Thanks Omnia, makes sense to me.

> Customers who have their customised ReplicationPolicy will need to add
the definition of their internal topics naming convention

I wonder should we include default impls in the interface to avoid that
requirement?

Ryanne

On Sun, Apr 25, 2021, 2:20 PM Omnia Ibrahim <o.g.h.ibra...@gmail.com> wrote:

> Hi Mickael and Ryanne,
> I updated the KIP to add these methods to the ReplicationPolicy instead of
> an extra interface to simplify the changes. Please have a look and let me
> know your thoughts.

- - - - - - -

Please carry on the ReplicationPolicy thread from its last line. The material that follows has no connection to the ReplicationPolicy thread.

> _Collected material_
- - - - - - -

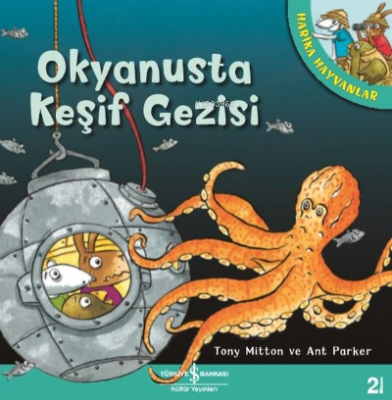 Okyanusta Keşif Gezisi - Harika Hayvanlar Tony Mitton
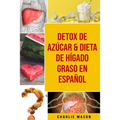 Detox De Azúcar & Dieta De Hígado Graso En Español - Paperback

- - - - - - -

> _Result of the exercise_
>
> Thanks
>
> On Tue, Mar 30, 2021 at 7:19 PM Omnia Ibrahim <o.g.h.ibra...@gmail.com>
> wrote:
>
>> *(sorry forgot to Replay to All) *
>> Hi Ryanne,
>> It's a valid concern, I was trying to separate the concerns of internal
>> and replicated policy away from each other and to make the code readable as
>> extending ReplicationPolicy to manage both internal and replicated topic is
>> a bit odd. Am not against simplifying things out to make ReplicationPolicy
>> handling both at the end of the day if an MM2 user has a special naming
>> convention for topics it will be affecting both replicated and MM2 internal
>> topics.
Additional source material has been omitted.